Maybe I should go to Instagram to see which other lucrative exhibition fight Pacquiao can land now. Ryan Garcia wearing 18-ounce gloves, and conditional rules of no head punching? All from a Hollywood tycoon's backyard? A fundraiser? I forget the IG comment details already. Pacquiao earned the right to do whatever he wants long ago -- I'd just love to see him in a competitive actual fight at this point. A young up-and-comer and established champion. It's all good.

The only thing we know for sure is that Pacquiao is heading into his final stretch of his six-year term as a senator. In 2022 the Philippine national elections take place and President Rodrigo Duterte's term limit is up. Now that's a title far more attractive than the WBA welterweight strap to Manny, who is now considered "champion in recess." A presidential election seems like the far more likely big fight on his schedule.


Real or not: Gervonta Davis should not wait for Ryan Garcia and face Devin Haney while Teofimo Lopez recovers.

Bradley: Real: Wait for what? It is obvious Garcia has changed his tone. "Tank" Davis is 26 years old, and he is at the start of his prime years. At this point of his career, Davis, who's a two-division world titlist, should not chase anyone. Garcia has been woofing. He's calling Gervonta Davis' name, and "I want you afterwards. I keep my promises," and all this stuff. And then next thing you know, he's backpedaling. He's saying, "Whoa, whoa, whoa, whoa, wait." Now he's talking about Pacquiao. Stop. I have a problem with that.

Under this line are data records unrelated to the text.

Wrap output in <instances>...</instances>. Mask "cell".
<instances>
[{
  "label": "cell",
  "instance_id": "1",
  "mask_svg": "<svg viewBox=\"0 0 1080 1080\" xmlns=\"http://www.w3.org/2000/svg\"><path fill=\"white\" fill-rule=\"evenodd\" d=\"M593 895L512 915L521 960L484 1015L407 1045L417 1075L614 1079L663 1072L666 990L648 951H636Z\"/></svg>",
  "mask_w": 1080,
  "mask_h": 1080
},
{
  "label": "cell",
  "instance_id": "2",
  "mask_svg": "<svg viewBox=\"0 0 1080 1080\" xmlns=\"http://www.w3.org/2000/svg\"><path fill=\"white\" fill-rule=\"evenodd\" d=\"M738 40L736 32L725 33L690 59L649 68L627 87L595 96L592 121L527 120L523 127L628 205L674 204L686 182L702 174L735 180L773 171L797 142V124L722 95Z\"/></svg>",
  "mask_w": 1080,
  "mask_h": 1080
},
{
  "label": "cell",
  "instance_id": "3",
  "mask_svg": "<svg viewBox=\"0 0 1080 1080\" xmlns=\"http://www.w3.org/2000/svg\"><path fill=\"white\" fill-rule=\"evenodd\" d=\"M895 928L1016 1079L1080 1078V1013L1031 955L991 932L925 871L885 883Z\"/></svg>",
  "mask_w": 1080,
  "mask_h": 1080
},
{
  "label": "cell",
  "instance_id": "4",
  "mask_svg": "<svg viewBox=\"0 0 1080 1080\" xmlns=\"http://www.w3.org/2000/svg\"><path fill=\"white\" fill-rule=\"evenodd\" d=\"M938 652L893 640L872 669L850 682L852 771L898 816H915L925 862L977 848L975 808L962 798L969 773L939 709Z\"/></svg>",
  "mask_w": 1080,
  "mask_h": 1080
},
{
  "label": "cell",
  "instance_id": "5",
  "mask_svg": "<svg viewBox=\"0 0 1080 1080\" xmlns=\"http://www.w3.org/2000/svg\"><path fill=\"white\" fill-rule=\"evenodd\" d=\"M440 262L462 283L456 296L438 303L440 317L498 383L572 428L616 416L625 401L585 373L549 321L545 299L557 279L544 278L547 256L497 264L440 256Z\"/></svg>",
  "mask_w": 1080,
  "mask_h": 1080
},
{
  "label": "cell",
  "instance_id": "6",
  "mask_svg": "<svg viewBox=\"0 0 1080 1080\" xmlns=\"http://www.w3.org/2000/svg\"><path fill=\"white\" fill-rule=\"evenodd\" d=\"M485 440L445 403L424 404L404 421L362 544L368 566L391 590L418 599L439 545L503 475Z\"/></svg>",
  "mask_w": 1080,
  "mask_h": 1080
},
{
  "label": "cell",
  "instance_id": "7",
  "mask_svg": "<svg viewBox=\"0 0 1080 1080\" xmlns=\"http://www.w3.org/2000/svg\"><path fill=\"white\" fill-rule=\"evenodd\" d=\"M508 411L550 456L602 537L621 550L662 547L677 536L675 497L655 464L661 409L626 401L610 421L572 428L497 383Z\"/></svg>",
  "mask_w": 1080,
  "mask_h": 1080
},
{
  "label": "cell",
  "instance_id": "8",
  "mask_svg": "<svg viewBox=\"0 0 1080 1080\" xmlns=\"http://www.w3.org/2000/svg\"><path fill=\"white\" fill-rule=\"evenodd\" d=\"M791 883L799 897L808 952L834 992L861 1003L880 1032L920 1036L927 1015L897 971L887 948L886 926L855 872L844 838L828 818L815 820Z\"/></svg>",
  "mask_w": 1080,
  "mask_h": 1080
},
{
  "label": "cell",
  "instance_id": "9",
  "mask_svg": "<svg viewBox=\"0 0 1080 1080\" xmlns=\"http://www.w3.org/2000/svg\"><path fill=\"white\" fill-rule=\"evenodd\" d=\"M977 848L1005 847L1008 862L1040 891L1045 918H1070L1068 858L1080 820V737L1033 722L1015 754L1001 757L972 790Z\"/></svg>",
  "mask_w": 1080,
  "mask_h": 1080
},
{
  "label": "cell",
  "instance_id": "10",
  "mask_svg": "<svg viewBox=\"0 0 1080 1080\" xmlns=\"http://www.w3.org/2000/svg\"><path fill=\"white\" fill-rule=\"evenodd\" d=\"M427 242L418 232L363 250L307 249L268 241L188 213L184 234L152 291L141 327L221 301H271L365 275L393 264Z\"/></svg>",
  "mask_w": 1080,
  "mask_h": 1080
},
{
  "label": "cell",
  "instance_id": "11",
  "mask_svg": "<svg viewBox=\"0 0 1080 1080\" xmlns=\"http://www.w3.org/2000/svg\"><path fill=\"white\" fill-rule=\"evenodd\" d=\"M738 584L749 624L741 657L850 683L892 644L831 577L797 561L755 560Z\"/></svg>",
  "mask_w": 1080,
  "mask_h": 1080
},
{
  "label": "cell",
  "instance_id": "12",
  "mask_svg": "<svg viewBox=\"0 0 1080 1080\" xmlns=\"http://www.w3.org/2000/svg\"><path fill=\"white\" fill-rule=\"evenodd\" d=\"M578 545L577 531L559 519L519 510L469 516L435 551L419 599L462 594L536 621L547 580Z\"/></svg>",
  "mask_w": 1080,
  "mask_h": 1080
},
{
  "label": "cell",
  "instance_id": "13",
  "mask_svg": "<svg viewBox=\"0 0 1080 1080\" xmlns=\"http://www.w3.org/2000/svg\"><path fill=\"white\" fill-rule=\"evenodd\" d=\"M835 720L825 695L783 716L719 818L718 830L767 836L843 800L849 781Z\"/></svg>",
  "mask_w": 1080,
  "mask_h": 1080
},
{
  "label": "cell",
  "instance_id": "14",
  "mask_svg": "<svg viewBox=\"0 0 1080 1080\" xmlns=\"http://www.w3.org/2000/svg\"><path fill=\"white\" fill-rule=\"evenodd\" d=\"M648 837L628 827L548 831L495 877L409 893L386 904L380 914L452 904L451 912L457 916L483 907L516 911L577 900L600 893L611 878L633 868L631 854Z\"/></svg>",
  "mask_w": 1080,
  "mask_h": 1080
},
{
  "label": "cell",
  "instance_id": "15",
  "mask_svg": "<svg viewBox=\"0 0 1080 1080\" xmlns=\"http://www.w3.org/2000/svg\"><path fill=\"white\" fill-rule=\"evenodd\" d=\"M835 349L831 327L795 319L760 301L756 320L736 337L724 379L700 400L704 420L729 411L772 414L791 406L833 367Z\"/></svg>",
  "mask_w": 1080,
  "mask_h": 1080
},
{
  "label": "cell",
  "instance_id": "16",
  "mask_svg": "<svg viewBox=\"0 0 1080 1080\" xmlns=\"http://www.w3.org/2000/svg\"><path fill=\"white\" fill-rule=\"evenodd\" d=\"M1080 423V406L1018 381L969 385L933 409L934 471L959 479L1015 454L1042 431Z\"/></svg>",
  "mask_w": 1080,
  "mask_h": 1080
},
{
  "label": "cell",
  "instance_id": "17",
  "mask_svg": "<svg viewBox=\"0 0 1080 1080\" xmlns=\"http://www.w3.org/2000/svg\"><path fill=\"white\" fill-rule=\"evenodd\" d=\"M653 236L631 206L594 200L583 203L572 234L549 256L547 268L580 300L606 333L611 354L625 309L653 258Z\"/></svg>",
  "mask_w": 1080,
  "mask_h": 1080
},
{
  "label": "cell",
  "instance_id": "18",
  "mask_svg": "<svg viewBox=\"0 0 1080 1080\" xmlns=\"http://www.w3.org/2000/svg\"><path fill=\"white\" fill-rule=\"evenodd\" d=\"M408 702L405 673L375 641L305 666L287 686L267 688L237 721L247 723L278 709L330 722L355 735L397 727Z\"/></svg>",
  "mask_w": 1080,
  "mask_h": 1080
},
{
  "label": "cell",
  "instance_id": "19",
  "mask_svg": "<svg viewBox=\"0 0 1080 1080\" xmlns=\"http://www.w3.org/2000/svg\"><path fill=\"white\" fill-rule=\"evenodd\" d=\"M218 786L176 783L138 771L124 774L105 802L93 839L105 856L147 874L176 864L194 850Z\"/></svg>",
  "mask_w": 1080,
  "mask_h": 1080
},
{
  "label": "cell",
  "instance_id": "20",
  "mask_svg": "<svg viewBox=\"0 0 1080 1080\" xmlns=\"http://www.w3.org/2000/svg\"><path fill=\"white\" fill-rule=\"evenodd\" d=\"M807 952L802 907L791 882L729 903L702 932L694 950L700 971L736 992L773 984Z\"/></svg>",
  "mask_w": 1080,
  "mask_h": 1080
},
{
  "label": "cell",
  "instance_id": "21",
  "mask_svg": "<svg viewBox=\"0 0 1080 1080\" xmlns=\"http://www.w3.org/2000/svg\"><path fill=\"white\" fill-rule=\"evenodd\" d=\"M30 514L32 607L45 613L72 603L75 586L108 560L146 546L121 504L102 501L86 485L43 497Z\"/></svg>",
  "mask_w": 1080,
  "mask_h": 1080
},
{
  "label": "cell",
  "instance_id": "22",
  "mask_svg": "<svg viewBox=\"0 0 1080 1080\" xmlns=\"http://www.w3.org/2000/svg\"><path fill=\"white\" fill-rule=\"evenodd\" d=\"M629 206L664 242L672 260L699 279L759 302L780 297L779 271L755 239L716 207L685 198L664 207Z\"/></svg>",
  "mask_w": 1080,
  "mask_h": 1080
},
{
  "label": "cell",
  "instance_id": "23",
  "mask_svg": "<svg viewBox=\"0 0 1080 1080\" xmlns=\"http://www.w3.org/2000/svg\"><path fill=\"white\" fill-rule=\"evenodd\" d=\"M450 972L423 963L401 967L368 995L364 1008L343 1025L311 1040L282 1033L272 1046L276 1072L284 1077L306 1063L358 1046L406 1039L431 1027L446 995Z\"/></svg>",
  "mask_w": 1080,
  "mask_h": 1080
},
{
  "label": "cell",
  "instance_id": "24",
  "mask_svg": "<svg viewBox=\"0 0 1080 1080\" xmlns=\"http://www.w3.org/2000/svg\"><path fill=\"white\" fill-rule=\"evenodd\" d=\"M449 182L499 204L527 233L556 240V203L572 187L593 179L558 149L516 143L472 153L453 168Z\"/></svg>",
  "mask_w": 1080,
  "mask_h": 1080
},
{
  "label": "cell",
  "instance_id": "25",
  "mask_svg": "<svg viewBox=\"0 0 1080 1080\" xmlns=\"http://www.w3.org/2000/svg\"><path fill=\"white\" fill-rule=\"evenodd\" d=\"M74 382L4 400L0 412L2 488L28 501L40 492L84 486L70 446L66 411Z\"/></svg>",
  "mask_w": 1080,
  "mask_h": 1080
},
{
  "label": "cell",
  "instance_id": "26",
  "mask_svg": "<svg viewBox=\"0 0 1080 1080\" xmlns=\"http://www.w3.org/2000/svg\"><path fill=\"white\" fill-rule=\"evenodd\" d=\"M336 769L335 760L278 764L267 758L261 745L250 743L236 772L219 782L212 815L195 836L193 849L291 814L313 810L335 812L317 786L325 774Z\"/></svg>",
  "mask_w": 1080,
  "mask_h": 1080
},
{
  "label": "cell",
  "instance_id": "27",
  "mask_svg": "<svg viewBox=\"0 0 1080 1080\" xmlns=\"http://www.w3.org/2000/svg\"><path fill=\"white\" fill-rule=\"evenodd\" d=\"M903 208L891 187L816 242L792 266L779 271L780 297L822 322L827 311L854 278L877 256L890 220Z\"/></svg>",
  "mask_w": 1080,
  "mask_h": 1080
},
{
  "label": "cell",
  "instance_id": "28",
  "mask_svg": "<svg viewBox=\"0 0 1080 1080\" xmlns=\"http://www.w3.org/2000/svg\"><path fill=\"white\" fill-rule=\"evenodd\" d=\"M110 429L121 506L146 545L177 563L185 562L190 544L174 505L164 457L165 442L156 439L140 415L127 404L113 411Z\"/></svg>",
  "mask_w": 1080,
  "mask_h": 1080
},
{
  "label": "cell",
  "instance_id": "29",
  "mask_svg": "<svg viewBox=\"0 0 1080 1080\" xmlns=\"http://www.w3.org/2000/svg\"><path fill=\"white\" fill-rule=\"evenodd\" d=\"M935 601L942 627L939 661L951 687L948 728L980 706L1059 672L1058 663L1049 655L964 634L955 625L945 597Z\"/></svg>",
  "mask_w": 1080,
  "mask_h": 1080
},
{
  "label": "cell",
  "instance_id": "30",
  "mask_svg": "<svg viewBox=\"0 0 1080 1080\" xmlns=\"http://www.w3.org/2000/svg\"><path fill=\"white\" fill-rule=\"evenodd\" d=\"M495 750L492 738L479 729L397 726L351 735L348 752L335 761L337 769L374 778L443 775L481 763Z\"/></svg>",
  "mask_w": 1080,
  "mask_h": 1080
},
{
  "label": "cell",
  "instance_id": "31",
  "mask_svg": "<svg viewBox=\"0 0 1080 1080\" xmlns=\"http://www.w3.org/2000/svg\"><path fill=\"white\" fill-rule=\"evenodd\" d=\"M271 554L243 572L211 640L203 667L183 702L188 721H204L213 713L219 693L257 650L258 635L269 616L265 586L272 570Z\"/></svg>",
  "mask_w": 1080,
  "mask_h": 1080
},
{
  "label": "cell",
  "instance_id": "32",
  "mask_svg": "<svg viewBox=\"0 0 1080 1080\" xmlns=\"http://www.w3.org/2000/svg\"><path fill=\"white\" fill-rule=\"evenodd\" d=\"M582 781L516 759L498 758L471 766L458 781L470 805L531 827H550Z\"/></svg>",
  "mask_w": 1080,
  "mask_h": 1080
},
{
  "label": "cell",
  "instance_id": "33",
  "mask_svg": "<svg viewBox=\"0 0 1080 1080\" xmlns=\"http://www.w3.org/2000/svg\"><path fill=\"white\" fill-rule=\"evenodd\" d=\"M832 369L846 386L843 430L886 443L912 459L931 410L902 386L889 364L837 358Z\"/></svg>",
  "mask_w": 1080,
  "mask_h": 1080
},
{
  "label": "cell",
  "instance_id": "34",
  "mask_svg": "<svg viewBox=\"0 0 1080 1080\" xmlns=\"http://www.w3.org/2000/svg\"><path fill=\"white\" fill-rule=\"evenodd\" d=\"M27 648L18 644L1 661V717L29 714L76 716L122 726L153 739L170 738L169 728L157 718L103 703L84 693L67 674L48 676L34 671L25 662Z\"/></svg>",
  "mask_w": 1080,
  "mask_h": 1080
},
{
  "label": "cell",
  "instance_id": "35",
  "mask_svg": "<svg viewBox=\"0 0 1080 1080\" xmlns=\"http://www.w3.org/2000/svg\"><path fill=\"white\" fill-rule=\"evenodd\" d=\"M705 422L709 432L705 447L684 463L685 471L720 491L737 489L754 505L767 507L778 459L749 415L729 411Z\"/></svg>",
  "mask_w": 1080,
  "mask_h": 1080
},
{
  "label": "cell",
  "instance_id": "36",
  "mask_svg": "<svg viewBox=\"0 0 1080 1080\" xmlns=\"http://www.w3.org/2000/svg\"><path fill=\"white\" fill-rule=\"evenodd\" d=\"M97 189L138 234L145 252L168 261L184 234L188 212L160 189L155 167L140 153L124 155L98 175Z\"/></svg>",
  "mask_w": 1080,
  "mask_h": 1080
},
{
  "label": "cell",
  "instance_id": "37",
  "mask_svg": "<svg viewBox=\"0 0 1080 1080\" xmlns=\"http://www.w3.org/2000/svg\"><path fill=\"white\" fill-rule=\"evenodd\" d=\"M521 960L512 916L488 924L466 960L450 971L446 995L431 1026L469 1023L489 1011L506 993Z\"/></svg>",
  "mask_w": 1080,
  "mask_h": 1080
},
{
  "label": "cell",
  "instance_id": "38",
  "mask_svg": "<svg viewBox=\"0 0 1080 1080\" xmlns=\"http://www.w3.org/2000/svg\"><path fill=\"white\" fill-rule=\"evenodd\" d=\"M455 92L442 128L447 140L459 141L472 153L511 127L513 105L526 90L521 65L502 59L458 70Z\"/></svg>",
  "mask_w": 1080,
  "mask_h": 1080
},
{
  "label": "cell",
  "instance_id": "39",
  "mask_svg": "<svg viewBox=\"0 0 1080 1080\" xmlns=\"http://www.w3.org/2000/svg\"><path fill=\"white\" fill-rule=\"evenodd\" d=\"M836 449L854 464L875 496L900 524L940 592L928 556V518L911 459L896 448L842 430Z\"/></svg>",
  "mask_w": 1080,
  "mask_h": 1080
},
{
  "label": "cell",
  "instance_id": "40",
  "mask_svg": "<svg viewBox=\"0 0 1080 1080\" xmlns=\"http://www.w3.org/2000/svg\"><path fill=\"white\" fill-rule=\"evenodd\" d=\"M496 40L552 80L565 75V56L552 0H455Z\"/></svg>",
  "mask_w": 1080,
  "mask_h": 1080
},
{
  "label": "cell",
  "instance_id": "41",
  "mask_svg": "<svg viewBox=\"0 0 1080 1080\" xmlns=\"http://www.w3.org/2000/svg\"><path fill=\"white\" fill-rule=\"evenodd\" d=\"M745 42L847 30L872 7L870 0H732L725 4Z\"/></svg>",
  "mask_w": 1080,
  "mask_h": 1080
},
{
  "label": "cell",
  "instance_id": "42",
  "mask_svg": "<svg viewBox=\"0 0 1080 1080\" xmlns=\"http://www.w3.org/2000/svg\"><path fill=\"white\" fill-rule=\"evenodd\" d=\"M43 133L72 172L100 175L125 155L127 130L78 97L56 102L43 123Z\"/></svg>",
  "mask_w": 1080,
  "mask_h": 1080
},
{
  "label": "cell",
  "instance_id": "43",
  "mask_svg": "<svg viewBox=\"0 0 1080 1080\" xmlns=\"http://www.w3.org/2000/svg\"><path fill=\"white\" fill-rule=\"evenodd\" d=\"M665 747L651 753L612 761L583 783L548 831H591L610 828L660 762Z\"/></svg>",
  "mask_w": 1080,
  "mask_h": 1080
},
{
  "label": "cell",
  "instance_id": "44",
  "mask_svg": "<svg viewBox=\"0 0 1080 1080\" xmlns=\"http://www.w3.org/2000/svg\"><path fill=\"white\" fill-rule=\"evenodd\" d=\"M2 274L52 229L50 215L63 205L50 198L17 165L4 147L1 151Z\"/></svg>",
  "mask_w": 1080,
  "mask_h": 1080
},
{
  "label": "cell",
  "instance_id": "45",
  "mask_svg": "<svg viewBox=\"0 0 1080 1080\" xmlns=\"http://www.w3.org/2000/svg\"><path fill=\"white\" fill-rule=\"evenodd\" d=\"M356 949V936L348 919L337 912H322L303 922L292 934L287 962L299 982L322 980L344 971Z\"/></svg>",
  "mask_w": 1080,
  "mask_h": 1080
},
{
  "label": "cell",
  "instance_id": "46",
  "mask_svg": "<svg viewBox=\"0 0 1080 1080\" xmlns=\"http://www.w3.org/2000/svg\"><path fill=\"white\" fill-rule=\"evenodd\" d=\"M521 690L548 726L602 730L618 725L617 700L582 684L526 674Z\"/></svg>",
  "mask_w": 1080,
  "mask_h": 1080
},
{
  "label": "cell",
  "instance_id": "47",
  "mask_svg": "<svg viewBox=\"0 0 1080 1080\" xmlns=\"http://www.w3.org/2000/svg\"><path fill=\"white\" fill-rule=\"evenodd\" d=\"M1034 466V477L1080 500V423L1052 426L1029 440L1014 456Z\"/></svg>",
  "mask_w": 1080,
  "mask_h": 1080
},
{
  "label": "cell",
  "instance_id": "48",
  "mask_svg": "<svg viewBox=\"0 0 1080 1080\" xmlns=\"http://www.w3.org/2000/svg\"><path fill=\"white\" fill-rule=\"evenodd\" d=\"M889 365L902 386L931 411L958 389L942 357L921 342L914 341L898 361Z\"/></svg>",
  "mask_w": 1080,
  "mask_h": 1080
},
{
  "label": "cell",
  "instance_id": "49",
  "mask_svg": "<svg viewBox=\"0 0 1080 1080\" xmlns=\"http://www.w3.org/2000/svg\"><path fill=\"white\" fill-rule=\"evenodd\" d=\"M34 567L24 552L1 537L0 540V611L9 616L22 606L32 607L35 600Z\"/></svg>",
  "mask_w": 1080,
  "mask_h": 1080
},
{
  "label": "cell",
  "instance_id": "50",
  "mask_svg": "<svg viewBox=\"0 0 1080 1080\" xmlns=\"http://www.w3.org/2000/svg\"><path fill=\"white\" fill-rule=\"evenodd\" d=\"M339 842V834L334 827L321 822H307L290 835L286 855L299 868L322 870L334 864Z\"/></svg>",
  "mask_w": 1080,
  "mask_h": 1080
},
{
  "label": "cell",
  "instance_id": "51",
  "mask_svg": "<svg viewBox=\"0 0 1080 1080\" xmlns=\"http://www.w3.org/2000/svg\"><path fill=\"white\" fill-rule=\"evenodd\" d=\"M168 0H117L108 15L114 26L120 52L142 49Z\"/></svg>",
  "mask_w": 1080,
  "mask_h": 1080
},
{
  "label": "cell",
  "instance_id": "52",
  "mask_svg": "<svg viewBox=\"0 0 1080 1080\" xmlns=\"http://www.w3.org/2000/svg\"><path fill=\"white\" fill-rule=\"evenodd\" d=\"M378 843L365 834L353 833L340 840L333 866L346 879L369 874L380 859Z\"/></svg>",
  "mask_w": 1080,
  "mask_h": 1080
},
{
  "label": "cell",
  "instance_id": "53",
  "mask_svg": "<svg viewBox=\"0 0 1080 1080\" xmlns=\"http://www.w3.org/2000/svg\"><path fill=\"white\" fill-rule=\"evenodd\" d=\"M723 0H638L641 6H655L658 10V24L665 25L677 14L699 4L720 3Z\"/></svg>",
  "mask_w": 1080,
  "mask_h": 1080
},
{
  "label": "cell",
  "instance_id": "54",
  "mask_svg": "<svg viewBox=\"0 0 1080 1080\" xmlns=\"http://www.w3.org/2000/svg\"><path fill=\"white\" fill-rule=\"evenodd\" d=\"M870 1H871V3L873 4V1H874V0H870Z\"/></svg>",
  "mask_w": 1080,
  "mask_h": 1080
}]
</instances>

And now Tank is like, "I thought we was going to get down. Come on." And that's the fight that everybody wants to see, is him and Garcia. But I don't see the fight happening anytime soon. So I think Tank should stay active and fight. We're going to see a guy here in a week or so, Richard Commey, he's coming back at 135. He's strong. He's a former champion at 135 pounds. You also have a guy in Masayoshi Nakatani who looked impressive against Felix Verdejo in an exciting fight -- went down several times during the fight and got up, finished strong, and actually knocked Verdejo out.

I wouldn't mind seeing Davis fight a guy like that, somebody that's tough, somebody that's grueling, somebody that's going to be there, and somebody that's resilient as this guy and big and tall. We haven't seen Tank fight anybody with that kind of stature, with that type of size, with that type of power and determination.

Beating Haney would be pretty good, too, for Davis' career. Haney's not unproven, he's a champion. There's so many damn belts out there, and it's messy because Haney has the "real" WBC belt but Teofimo Lopez says he's undisputed.

But what if Davis stayed out of that mess altogether? A fight with Vasiliy Lomachenko would really draw some eyes. That's a fight a lot of people would want to see -- Lomachenko vs. Tank Davis. If he wants to continue his legacy in a positive way, he should fight Lomachenko. That would be a great fight stylistically, and also, they're around the same size.

If he beats Lomachenko, there's no way you can doubt him. He's the real deal.


Real or not: Vergil Ortiz is taking too big a step in facing Maurice Hooker.

Ward: Not real. Moving a fighter at the right pace and taking a step-up fight at the right time is a very real thing. It's an art, and there are no guarantees.

Now to the matchup. Hooker has just as much and maybe even more to prove in this fight than Ortiz. He's been to the mountaintop; he's tasted the glory of being a world champion. The onus is on him to prove that he still belongs. A 15-month layoff come fight time and constant weight issues will make this task that much harder. Ortiz, on the other hand, is young and unproven against top opposition, and has only basked in the ideals of the sport. He hasn't faced real adversity ... yet. These are the matchups that can create stars or send a career into the boxing abyss. That being said, I don't think Ortiz is stepping up too fast.

Numbers don't lean in Ortiz's favor; he's boxed only 45 rounds in his professional career. Sometimes, though, the answer is not in the numbers but in what you see and what you feel when you watch an athlete compete. I believe he's ready.